Abstract
Background:
A quality improvement project to increase the percentage of respiratory therapy protocol (RTP) orders on non-ICU patients receiving scheduled therapy should increase the percentage of patients receiving protocol orders. For the purposes of this project, we established a goal to have 85% of all patients with scheduled respiratory therapy orders to also have a RTP order. Our current RTP order set encompasses oxygen therapy, bronchodilator, bronchopulmonary hygiene, and hyperinflation protocols.
Methods:
We analyzed our data to determine our pre-intervention protocol percentage usage on non-Intensive Care patients. Using an Issue Prioritization Matrix, input was collected from Respiratory (RT) staff and physicians to ascertain the root causes of low percentage use findings. After prioritization, a series of PDCA cycles were implemented in succession to address our findings. Cycle 1: Increase RT staff awareness of the protocols, correct use of the algorithms, and encourage suggestion of the RTP order set to physicians at bedside.
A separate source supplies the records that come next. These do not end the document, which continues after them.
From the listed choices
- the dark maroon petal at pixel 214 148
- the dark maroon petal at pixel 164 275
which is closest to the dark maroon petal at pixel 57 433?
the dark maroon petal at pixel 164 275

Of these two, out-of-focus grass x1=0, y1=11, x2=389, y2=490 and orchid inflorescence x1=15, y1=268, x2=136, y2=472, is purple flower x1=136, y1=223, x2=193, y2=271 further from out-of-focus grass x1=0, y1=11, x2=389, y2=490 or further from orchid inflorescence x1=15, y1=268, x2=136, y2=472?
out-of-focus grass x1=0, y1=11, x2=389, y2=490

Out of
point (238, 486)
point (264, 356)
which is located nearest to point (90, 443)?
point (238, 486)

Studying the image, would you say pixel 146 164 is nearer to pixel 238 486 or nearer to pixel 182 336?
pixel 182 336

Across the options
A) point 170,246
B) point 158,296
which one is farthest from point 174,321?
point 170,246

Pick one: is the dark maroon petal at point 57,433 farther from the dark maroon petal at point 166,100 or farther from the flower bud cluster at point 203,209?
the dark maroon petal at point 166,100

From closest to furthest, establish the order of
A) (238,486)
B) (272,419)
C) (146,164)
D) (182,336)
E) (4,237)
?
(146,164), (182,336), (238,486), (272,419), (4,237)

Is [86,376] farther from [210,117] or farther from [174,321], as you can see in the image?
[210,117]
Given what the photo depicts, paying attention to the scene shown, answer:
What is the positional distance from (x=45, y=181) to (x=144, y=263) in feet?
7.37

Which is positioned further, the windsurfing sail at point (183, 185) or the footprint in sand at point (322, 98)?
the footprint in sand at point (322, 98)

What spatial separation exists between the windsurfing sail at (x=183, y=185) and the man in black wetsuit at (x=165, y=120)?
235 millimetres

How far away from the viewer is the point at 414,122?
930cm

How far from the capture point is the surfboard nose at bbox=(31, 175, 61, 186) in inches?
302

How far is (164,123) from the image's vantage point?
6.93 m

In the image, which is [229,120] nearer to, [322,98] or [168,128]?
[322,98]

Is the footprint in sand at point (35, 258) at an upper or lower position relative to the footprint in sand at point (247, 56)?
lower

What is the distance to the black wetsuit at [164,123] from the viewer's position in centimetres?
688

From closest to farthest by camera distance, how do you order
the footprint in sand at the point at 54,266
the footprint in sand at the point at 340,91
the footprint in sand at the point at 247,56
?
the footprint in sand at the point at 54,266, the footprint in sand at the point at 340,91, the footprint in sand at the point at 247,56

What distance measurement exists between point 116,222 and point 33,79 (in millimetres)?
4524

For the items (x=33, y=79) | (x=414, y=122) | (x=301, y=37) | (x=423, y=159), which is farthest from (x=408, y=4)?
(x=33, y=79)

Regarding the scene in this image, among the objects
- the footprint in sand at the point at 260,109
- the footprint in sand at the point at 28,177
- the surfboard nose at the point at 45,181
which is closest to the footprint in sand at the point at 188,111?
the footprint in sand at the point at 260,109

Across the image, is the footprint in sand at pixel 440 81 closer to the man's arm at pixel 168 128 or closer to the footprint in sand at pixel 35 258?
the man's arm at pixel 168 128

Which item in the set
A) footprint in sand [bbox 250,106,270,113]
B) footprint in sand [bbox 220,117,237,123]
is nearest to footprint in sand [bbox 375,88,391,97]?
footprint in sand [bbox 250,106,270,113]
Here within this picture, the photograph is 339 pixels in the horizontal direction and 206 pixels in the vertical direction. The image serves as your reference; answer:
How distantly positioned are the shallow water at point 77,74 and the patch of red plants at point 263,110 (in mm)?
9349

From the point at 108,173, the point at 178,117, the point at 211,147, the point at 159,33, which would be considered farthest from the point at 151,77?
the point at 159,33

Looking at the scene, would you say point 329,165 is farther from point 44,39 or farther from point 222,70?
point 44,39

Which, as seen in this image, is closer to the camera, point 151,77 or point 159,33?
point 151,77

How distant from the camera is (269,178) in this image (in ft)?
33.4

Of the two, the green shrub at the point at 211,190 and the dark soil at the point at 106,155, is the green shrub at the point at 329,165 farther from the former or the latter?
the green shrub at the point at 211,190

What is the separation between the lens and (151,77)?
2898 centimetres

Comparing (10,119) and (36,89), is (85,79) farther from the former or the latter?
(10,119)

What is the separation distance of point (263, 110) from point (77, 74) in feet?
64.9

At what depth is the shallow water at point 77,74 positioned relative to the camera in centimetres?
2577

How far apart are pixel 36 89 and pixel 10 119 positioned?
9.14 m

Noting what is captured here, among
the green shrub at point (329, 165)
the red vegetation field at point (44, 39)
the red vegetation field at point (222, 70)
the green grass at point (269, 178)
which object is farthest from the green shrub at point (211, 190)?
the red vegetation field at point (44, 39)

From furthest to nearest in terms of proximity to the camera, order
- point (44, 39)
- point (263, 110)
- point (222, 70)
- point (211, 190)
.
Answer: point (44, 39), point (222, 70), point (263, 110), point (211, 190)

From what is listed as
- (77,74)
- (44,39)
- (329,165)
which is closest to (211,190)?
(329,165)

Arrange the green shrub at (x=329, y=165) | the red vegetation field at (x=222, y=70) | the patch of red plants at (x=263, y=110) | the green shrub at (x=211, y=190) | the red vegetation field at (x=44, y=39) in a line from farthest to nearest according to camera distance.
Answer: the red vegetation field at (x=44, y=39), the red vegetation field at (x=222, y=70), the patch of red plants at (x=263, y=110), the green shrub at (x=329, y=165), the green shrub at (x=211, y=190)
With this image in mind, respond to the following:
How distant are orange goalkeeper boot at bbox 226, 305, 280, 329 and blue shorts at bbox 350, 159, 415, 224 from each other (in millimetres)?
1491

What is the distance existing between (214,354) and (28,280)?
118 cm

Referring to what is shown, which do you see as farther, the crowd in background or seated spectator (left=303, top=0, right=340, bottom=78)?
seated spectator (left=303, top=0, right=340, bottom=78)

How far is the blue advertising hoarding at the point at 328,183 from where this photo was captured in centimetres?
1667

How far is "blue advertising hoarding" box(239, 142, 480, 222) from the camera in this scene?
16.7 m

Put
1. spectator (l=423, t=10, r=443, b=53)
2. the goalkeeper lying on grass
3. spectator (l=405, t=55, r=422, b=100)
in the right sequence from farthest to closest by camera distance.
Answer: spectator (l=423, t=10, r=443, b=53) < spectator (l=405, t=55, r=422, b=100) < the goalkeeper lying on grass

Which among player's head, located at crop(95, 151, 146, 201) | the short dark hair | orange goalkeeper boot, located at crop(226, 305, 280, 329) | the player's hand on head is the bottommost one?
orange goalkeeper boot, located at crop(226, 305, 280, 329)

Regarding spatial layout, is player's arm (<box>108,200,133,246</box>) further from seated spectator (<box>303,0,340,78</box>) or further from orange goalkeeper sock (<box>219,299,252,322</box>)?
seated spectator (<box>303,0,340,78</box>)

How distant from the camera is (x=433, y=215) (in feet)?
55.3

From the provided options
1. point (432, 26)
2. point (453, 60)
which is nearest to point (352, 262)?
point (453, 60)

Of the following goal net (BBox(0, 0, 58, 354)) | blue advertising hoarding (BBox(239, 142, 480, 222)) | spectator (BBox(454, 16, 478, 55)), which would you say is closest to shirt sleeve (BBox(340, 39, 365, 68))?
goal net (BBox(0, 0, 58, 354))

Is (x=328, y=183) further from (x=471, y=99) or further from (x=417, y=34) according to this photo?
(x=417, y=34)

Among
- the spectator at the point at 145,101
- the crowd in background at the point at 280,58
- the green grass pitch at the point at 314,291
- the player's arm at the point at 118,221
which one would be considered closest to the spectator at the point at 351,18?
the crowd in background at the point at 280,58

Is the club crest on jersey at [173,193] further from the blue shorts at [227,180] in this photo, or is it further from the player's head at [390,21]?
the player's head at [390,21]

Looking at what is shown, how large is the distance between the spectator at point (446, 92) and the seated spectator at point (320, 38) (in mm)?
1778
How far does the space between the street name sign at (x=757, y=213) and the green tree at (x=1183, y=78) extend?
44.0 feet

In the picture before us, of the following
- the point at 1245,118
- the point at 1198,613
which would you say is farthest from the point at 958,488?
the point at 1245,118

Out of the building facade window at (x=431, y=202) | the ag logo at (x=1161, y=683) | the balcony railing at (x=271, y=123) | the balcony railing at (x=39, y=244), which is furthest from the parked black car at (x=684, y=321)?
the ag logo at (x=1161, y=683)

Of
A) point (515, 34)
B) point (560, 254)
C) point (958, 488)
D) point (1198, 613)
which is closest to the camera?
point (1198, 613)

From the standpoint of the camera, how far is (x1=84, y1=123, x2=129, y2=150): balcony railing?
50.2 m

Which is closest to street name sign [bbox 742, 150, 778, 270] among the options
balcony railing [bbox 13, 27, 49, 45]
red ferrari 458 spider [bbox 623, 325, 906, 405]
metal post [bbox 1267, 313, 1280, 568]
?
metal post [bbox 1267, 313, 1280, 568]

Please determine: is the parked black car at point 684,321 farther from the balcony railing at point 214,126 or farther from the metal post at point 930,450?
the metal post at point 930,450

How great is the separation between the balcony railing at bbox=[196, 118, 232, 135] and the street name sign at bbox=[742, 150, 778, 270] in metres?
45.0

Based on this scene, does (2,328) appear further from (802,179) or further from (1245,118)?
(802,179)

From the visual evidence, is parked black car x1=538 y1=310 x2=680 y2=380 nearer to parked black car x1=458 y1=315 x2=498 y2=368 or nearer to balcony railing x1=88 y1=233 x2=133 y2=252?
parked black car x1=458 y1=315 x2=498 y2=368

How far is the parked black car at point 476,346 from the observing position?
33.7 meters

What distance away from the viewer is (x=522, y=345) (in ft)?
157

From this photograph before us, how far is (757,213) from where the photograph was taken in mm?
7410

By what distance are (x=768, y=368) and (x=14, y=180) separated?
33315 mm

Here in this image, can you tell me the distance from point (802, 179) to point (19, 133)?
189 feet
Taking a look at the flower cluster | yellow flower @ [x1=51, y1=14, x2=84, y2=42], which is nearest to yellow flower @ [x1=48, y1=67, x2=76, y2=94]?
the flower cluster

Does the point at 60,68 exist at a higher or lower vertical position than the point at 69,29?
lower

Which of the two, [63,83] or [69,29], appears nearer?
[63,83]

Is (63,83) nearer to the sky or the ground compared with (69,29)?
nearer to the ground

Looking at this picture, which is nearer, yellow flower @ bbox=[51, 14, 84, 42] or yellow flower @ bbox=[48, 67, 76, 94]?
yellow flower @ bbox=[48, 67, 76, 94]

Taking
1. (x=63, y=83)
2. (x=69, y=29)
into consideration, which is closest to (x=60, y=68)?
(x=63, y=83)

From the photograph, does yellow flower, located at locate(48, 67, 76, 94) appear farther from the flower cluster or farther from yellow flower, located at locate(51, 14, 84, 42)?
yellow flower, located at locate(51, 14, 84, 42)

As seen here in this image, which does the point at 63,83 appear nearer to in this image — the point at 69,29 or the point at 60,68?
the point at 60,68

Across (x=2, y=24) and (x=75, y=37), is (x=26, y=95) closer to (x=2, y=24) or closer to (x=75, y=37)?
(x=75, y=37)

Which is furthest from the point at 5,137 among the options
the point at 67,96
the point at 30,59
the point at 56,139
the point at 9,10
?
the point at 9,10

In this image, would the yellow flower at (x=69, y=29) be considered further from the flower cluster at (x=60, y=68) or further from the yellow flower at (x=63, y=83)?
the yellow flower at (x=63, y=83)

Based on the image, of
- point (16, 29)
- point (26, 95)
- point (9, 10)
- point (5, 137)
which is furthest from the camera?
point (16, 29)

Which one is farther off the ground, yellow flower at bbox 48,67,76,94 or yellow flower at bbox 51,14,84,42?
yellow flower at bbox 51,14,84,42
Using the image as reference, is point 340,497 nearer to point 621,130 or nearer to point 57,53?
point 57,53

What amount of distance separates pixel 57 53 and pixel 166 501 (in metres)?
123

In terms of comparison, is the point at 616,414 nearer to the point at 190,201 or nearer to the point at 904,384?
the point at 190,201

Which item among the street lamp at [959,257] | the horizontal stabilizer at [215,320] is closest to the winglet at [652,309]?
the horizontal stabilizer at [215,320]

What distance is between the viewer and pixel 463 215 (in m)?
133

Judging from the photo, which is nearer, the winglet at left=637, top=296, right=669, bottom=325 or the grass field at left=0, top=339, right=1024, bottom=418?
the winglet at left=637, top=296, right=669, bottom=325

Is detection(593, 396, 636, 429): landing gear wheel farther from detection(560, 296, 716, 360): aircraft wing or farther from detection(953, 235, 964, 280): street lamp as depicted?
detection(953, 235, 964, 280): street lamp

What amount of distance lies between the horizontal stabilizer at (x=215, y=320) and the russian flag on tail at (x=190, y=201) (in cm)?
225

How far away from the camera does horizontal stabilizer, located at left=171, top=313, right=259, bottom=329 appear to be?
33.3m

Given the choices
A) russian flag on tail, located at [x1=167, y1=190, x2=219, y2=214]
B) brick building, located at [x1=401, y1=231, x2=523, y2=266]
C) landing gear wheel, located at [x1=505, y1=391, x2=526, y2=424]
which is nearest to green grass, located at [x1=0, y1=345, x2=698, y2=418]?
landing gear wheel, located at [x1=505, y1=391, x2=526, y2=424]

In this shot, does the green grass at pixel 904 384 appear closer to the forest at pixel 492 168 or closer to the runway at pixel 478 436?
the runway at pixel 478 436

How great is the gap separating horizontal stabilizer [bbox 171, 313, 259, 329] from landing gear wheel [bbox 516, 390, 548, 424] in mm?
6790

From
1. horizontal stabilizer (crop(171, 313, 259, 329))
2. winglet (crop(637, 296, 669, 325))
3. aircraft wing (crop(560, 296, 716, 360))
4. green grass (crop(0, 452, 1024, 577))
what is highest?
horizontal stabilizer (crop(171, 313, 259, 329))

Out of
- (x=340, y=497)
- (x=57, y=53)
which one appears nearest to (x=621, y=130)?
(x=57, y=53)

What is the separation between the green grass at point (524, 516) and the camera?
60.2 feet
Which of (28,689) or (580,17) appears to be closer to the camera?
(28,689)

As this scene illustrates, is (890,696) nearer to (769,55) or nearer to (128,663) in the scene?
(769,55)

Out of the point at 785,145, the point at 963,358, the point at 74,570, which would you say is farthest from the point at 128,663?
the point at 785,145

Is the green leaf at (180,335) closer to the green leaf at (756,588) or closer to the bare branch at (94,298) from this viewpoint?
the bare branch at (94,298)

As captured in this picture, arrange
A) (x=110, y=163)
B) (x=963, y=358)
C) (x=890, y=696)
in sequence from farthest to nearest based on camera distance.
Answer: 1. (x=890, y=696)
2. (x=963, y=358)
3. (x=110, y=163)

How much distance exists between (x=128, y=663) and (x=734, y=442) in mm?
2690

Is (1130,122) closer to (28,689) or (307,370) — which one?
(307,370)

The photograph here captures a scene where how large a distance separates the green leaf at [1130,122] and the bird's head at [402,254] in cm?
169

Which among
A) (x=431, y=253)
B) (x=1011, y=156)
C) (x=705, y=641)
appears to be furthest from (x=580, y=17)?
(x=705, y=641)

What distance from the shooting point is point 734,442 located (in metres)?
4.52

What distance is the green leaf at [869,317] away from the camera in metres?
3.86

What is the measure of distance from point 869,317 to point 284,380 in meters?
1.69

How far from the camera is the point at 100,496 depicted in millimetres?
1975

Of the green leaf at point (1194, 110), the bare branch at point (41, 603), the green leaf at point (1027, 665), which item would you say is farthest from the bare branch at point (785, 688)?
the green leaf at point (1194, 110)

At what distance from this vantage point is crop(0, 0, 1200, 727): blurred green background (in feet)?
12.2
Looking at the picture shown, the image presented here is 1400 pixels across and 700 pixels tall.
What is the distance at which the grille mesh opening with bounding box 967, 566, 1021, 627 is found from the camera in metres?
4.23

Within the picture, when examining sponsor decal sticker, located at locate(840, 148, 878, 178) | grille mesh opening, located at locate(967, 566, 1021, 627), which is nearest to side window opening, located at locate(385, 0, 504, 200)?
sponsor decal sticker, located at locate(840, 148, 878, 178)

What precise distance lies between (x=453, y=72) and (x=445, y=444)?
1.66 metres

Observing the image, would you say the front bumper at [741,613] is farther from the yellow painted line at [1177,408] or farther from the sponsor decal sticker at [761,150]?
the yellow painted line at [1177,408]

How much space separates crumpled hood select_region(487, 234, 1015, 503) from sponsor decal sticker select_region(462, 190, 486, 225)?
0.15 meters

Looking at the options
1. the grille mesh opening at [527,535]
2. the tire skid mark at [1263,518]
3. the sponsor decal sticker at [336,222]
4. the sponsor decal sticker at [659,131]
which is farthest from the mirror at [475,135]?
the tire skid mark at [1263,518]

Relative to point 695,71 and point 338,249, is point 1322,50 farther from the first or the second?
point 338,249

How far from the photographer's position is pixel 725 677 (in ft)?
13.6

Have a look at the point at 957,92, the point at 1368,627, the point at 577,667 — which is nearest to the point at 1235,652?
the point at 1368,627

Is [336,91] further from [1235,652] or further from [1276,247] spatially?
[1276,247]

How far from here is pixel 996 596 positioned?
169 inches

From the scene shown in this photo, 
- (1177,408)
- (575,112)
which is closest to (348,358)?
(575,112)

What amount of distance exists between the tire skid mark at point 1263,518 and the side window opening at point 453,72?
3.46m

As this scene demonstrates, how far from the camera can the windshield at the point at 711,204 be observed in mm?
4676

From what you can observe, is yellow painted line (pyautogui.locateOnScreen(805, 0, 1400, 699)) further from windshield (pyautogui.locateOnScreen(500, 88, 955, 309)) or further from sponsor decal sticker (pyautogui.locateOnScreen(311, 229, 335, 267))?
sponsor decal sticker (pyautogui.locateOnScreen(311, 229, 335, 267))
A series of educational in-services were provided to the staff by the department's educator to cover these topics (7/10/17). Cycle 2: Provide weekly feedback to MDs when RTP not ordered yet condition appropriate. Provide feedback to staff regarding RTP use and turnaround times (defined as order to first assessment) in daily huddles (10/22/17). Cycle 3: Additional staff education on RTP usage, including providing additional methods of viewing RTP algorithms (11/5/17). One on one coaching for RT staff identified through quality audits to need additional training on correct RTP usage. Continued weekly feedback to providers regarding protocol usage percentage (11/20/17). Cycle 4: Daily phone calls to providers to notify them of patients without protocol orders that meet criteria (1/30/18). Eliminated PRN (as needed) treatments from denominator as deemed inappropriate for RTP use (2/8/18). Cycles noted in Table.
Results:
Our pre-intervention (July 2016-June 2017) data indicated a 5% RTP order compliance. Throughout our PDCA cycles from July 2017 to April 2018, compliance steadily increased from 5% to 91%. Our goal of 85% compliance was first attained on February 18th, 2018 and has only dipped below goal on 2 occasions (79% and 82%).
Conclusions:
By implementing a systematic approach to educate and engage providers and staff on the available RT protocol order set, vast improvements in protocol utilization were achieved.